The data must be reproduced verbatim; images are to be omitted.

(Page images and extracted text)
__________
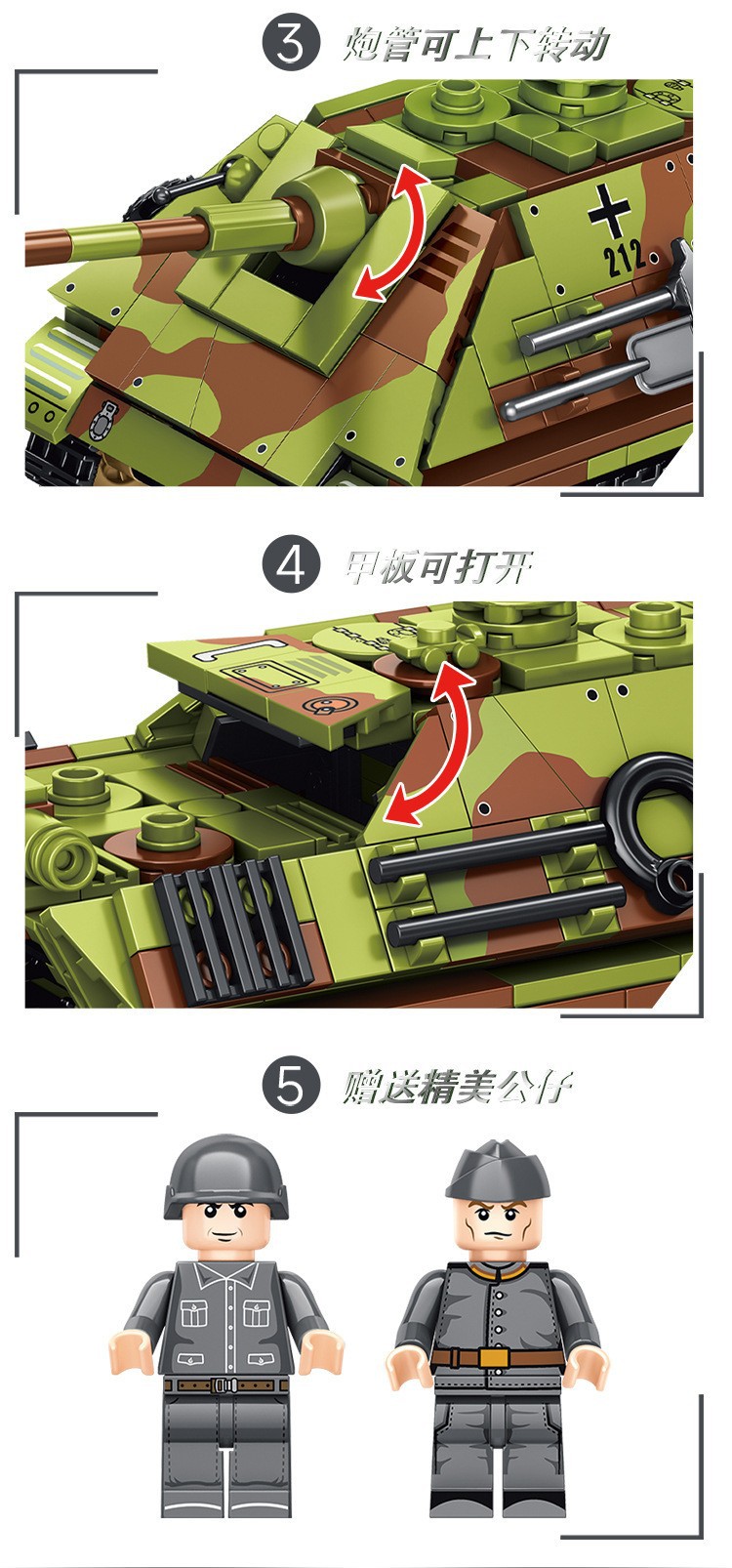 3 炮管可上下转动

212

4 甲板可打开

5 赠送精美公仔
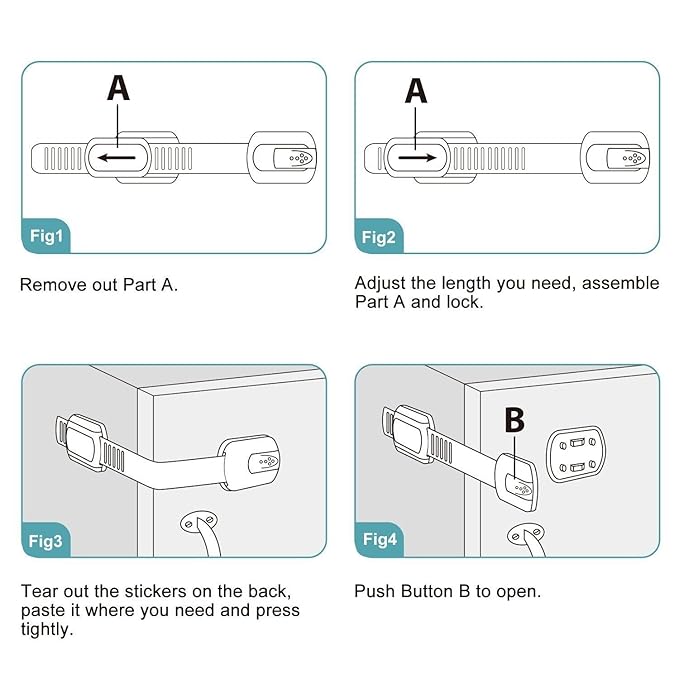 A

Fig1

Remove out Part A.

A

Fig2

Adjust the length you need, assemble Part A and lock.

Fig3

Tear out the stickers on the back, paste it where you need and press tightly.

B

Fig4

Push Button B to open.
__________
### Finished task
 3 炮管可上下转动

212

4 甲板可打开

5 赠送精美公仔
 A

Fig1

Remove out Part A.

A

Fig2

Adjust the length you need, assemble Part A and lock.

Fig3

Tear out the stickers on the back, paste it where you need and press tightly.

B

Fig4

Push Button B to open.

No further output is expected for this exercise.